CUFileThreadPoolWorker::run(): Assertion `0' failed


I’am trying to run a code in a multi-threaded setting but it’s giving me an error python: cufile_worker_thread.h:57: virtual void.
python: cufile_worker_thread.h:57: virtual void CUFileThreadPoolWorker::run(): Assertion 0’ failed.`

The code is running inside the latest MONAI container. Interestingly, when the code is run with only a single thread, it works. I’am trying to run it on a HPC cluster using Load Sharing Facility (LSF) scripts for job submission. The job is submitted with the following parameters:
3 nodes, 3 cores per node, 1 gpu per node, 100 GB RAM, H100 GPU
The Cufile log looks like this:

Could you please advise on how I can eliminate this error. Thank you!

Hi Anurag,

Could you provide the entire cuFile log. The neighboring context may help us debug better.
From the snippet pasted here, it looks like the cuda device is not available at this time and as a result the cuDevicePrimaryCtxRetain cuda call fails.

This indicates that requested CUDA device is unavailable at the current time.

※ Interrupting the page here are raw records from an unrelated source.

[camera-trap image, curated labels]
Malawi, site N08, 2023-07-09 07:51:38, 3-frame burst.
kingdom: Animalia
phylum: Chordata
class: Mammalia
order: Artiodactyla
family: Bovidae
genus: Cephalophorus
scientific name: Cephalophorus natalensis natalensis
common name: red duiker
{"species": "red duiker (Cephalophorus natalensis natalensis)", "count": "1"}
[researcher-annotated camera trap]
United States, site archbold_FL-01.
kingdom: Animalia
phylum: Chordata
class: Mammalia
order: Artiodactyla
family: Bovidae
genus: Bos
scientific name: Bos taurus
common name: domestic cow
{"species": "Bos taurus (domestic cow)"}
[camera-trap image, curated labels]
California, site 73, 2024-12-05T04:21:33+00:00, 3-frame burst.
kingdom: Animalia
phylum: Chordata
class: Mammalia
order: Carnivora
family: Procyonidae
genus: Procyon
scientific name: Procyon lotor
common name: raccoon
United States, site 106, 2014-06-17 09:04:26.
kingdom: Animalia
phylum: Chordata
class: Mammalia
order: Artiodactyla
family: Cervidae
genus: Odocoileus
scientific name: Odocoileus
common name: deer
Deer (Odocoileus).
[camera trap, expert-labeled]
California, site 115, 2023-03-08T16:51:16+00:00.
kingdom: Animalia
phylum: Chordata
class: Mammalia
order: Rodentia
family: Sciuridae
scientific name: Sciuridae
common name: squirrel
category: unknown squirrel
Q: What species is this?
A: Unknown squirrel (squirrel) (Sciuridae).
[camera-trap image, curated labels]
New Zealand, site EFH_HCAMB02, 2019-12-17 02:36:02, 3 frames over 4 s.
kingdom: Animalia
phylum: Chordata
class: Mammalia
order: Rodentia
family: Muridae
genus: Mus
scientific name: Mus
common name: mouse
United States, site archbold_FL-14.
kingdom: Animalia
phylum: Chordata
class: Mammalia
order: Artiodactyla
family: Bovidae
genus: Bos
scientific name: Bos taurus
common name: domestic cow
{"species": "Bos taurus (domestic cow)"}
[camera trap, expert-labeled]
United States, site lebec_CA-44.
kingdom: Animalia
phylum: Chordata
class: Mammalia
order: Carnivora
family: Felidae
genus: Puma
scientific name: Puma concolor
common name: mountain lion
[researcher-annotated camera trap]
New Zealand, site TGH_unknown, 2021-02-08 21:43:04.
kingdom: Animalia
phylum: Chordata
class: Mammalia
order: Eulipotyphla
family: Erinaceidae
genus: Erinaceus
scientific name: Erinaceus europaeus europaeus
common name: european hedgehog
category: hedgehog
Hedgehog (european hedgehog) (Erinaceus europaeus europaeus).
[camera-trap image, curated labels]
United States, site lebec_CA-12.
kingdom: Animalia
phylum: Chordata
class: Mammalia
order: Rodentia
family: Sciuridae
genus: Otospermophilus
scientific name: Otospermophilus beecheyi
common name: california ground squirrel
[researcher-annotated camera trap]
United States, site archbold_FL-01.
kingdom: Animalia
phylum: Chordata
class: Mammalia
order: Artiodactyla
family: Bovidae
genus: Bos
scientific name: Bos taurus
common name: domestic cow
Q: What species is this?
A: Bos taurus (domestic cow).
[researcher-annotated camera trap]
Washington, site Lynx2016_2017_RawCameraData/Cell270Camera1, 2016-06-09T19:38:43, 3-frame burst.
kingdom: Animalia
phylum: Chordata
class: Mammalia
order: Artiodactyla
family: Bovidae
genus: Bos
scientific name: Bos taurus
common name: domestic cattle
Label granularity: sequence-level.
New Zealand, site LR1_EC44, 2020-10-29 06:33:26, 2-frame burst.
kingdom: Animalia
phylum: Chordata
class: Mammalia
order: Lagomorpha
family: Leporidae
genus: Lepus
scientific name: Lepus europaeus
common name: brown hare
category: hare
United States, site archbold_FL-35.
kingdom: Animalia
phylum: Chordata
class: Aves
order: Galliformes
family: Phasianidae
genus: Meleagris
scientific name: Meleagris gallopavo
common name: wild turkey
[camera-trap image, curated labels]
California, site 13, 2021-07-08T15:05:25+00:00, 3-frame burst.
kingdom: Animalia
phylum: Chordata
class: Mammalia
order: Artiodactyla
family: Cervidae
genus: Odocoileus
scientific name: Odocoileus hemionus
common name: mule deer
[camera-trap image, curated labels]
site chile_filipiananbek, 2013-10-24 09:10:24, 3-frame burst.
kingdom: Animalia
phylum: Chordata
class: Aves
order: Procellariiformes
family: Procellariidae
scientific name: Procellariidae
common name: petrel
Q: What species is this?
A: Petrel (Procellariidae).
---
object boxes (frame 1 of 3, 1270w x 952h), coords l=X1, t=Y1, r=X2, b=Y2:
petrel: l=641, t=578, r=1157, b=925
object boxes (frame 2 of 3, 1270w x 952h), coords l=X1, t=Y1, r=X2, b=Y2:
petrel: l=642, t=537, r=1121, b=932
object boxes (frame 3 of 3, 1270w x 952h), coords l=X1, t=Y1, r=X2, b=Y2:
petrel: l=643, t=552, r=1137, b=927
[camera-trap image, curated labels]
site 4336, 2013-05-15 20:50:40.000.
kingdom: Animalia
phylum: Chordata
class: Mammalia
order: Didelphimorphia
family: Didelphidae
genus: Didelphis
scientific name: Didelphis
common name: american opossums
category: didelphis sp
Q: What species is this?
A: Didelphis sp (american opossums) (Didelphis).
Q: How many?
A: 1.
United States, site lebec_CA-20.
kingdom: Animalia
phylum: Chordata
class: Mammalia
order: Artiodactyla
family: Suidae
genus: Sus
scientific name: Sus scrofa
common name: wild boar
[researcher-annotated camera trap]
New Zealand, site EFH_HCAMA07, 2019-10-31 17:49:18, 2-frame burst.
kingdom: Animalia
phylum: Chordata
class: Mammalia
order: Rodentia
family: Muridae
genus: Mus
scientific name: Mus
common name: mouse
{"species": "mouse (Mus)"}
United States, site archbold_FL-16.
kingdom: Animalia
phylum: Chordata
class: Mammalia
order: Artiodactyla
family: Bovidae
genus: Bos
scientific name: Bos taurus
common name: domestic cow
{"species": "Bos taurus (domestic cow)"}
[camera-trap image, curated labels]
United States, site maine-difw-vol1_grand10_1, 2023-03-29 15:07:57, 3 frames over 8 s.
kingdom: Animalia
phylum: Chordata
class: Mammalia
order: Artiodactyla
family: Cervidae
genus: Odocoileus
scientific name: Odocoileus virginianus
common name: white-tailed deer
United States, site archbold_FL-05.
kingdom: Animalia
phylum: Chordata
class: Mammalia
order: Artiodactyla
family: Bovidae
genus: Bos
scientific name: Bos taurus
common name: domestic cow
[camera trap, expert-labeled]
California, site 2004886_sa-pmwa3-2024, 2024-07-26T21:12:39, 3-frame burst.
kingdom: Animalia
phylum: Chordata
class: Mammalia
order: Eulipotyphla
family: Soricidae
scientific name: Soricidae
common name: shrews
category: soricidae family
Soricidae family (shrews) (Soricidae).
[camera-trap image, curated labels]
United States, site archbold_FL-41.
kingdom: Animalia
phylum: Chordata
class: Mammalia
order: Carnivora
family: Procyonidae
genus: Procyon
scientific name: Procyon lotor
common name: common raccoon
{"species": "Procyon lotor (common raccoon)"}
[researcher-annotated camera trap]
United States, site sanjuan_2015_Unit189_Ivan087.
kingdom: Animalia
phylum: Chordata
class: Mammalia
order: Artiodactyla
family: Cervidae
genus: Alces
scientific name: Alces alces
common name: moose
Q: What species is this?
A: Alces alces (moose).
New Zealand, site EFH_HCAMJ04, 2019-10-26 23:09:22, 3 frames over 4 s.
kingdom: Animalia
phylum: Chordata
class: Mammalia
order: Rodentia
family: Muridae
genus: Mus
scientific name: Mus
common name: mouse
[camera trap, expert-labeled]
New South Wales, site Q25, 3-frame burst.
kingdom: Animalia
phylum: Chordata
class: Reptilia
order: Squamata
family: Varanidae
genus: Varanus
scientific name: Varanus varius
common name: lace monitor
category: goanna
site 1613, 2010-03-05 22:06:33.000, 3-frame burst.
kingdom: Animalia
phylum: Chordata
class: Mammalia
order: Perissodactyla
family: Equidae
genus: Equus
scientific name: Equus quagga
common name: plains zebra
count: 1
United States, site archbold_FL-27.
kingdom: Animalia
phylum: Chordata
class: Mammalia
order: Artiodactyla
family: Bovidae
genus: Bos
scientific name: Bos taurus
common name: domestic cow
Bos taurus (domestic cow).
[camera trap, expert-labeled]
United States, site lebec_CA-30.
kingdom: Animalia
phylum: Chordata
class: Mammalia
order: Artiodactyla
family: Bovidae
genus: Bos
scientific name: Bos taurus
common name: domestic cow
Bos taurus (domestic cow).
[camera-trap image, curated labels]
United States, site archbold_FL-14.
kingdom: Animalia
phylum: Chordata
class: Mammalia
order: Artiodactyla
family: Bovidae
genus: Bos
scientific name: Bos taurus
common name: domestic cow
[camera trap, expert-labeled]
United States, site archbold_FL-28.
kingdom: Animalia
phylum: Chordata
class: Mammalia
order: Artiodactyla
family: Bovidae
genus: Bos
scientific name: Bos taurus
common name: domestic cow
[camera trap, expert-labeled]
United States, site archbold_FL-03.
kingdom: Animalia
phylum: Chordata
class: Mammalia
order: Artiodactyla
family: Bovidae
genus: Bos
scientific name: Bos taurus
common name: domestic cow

Devices are often unavailable due to use of CU_COMPUTEMODE_EXCLUSIVE_PROCESS or CU_COMPUTEMODE_PROHIBITED.

My suspicion is that one of the compute mode settings are effected in this environment preventing the thread to retain the context on the same device.

With only single thread it is the sole entity using the context and it works smoothly

Hi PrashantP,

Thanks a lot for helping me out on this one!

Sure, I am attaching here the cufile log
cufile.log (124.3 KB)

Also I noticed the code runs on some other gpu nodes but fails on other specific nodes. Do you think it can be driver related? Also I get a hint from your answer that it could be related to context switching between different processes on the GPU. Is there any way I could bind the gpu using affinity or something to a specific lsf job. Thanks!!

Hi Anurag, will analyze the logs and add if I find anything else.

I am not very conversant on what settings in lsf one would need to make to affinitize gpu to a particular lsf job. But I would imagine LSF should have a way to achieve that.

My suspicion is that on the failing nodes there is some CUDA setting that is being made which does not allow cuda context sharing for a GPU across multiple running entities. In other words, a given process (across its various threads) is able to use just one CUDA context on a given GPU device at a time. The default CU_COMPUTEMODE_DEFAULT would have been able to allow multiple contexts on the GPU device at the same time (hence the threads are expected to succeed with the cuda call around primary context)

Got it! I’ll also try to check if I can affinitize gpu and see if that helps!

Hi PrashantP,

I hope you are doing well!

and I found out that the gpu job was running in mode=exclusive_process(I’m also attaching the screenshot below). I’m trying some options to see if I can change the mode settings. Do you think if I somehow disable that then it might work? Thanks!!

Hi Anurag,

I believe so. The cuDevicePrimaryCtxRetain failure is due to this flag as per the cuFile.log
Setting this to CU_COMPUTEMODE_DEFAULT, I anticipate the above failure to go away. If not we would need to debug this further.

Got it! I also found this IBM Documentation and will check if I can set it to CU_COMPUTEMODE_DEFAULT. Thanks again for your continued support!